Paweł Mogielnicki z serwisu 90minut.pl napisał, że “najgorsze w tym wszystkim jest to, że obaj piłkarze mogą teraz trafić przed Komisję Ligi za złamanie protokołu covidowego”. Gdyby tak się faktycznie stało i Gerard Badia a także Artem Szabanow otrzymali kary od KL, doszłoby do jednej z najbardziej kuriozalnych sytuacji w polskiej piłce w tym sezonie. Z jednej strony mocna kandydatura do nagrody fair play tego roku, z drugiej kara od Komisji Ligi za tę samą sytuację. Biorąc jednak pod uwagę ile absurdów dotyczących obostrzeń ma miejsce na co dzień wokół nas, także w piłce, to może być różnie. Piłkarz Piasta w tamtym momencie po prostu chciał się zachować po ludzku. Czy ryzykował zakażenie? Nie, bo przecież tak samo zawodnicy Piasta jak i Legii są regularnie badani. 
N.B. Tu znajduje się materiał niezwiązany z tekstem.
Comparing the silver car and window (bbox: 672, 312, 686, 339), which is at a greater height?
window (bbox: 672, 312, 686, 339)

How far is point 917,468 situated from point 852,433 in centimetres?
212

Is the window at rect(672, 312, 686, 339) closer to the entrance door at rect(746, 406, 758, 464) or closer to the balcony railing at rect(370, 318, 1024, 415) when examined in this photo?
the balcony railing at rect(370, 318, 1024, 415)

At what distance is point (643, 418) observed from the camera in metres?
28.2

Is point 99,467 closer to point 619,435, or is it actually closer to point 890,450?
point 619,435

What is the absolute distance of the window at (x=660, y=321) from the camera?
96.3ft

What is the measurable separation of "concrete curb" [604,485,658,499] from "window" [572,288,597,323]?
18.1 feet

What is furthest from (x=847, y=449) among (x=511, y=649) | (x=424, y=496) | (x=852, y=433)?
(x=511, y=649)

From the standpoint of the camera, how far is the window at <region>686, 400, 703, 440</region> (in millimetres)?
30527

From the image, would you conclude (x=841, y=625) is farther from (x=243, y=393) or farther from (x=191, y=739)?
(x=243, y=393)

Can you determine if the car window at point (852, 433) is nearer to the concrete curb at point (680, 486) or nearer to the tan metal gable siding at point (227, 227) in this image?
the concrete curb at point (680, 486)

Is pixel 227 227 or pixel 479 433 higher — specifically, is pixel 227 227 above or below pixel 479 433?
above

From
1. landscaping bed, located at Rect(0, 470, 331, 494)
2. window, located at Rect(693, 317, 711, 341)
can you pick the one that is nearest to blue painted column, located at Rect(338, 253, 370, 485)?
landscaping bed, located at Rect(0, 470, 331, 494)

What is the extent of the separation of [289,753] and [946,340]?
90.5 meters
Fair play, szacunek do rywala, kultura wypowiedzi, inteligentne podejście do piłki nożnej i życia – te wszystkie pozytywne cechy Gerard Badia skupia w sobie, a na zewnątrz jest odbierany jako pozytywny, wspaniały człowiek. Sam nie miałem okazji z nim rozmawiać, ale znam kilku ludzi, którzy to robili, którzy go poznali i za każdym razem słyszałem same pozytywne rzeczy. 
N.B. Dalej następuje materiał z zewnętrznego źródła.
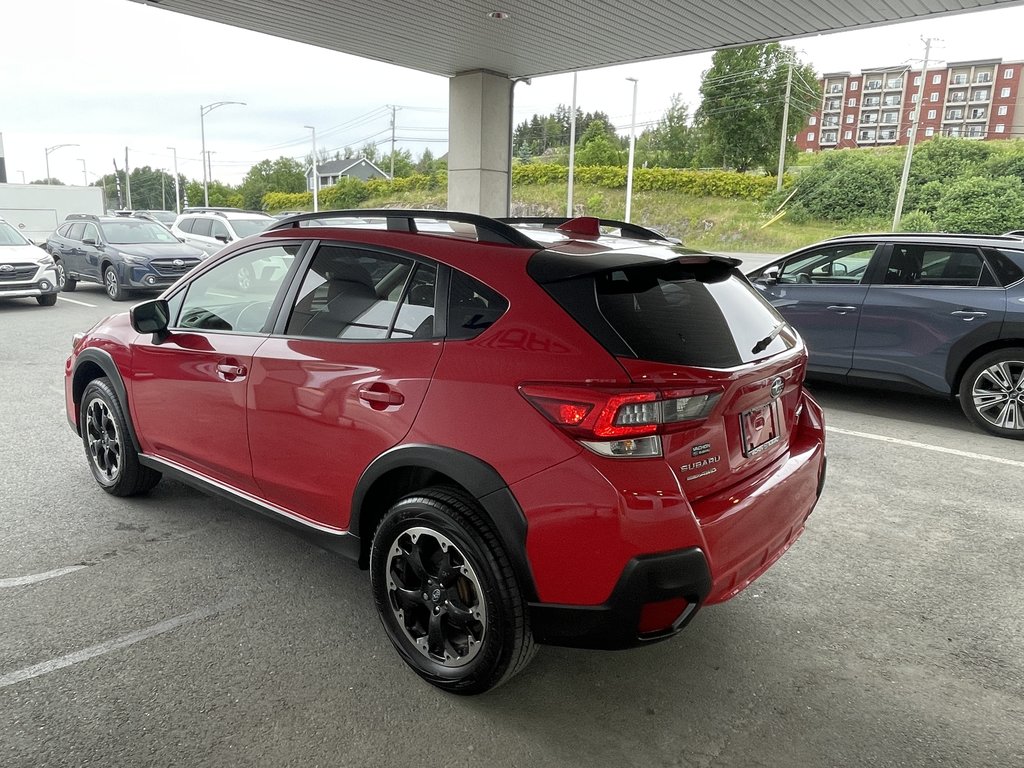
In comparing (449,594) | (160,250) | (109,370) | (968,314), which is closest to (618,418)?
(449,594)

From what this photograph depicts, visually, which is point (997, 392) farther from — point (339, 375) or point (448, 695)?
point (339, 375)

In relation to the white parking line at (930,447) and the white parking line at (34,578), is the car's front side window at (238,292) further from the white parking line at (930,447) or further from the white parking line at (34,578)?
the white parking line at (930,447)

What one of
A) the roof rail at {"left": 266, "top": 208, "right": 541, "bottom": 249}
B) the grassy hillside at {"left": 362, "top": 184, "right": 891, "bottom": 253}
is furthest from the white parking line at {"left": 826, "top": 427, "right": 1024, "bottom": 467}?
the grassy hillside at {"left": 362, "top": 184, "right": 891, "bottom": 253}

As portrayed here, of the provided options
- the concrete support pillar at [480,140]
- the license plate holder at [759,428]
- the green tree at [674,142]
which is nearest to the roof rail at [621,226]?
the license plate holder at [759,428]

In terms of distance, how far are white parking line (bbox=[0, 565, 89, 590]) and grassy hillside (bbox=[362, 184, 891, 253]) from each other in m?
37.6

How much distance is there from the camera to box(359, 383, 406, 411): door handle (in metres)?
2.67

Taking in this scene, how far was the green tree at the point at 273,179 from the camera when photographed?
83.8 metres

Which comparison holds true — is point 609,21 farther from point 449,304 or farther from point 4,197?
point 4,197

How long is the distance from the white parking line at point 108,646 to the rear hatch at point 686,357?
2000 millimetres

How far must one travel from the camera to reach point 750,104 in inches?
2124

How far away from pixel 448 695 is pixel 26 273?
1430 cm

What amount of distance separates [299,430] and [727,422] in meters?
1.69

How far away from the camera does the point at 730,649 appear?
3.00 meters

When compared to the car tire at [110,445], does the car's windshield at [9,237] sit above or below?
above
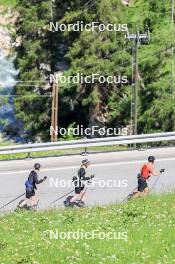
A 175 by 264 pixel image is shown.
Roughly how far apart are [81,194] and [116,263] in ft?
21.4

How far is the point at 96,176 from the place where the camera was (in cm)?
2250

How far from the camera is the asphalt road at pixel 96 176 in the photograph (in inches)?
868

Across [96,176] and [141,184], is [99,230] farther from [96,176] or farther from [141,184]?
[96,176]

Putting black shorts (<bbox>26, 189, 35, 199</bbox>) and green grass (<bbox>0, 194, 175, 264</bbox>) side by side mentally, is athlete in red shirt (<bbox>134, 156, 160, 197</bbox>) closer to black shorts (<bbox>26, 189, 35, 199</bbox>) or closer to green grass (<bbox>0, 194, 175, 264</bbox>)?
green grass (<bbox>0, 194, 175, 264</bbox>)

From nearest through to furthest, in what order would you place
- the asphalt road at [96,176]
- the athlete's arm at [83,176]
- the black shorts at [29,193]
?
the black shorts at [29,193] < the athlete's arm at [83,176] < the asphalt road at [96,176]

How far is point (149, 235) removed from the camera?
669 inches

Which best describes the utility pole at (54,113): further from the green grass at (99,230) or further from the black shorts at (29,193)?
the green grass at (99,230)

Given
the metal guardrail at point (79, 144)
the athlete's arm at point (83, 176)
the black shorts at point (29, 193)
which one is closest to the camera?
the black shorts at point (29, 193)

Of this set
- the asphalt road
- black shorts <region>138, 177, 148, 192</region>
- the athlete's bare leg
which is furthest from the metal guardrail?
black shorts <region>138, 177, 148, 192</region>

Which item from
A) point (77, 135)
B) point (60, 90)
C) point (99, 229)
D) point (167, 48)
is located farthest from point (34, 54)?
point (99, 229)

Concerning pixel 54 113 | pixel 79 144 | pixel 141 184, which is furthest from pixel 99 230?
pixel 54 113

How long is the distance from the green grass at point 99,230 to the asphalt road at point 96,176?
4.70ft

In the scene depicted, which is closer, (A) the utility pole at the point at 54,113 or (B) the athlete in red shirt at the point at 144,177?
(B) the athlete in red shirt at the point at 144,177

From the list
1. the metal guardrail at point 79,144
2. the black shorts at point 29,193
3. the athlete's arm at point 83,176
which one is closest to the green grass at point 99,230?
the black shorts at point 29,193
Ekstraklasa powinna skorzystać

Jeden z internautów napisał wczoraj, że gdy Gerard Badia zakończy karierę, Ekstraklasa powinna zaproponować mu posadę ambasadora lub kogoś w podobnym charakterze. Według mnie to jest kapitalny pomysł, który jednocześnie Hiszpan mógłby łączyć z rolą skauta Piasta na Hiszpanię, bo nie chce mi się wierzyć, że gliwicki klub nie wyjdzie z podobną inicjatywą do swojej żywej legendy. 

W niedawno udzielonym nam wywiadzie Gerard Badia mówił, że wkrótce podejmie decyzję co do przyszłości i tego, czy przedłuży jeszcze kontrakt z Piastem. Jeżeli to się nie stanie, zamierza wrócić do Hiszpanii, gdzie będzie prowadził swoją firmę. Już kiedyś powtarzał, że chodzi o wulkanizację. Nie wyklucza jednocześnie dalszej pracy przy futbolu. Na razie nie ma jednak konkretów. 

Gerard Badia jeszcze chwilę pogra, potem ma plan na dalsze życie. Ten plan mu na pewno wypali. Dlaczego? Ponieważ ma ważną cechę, która pozwala mu szybko zjednywać sobie ludzi. Jest po prostu dobrym człowiekiem.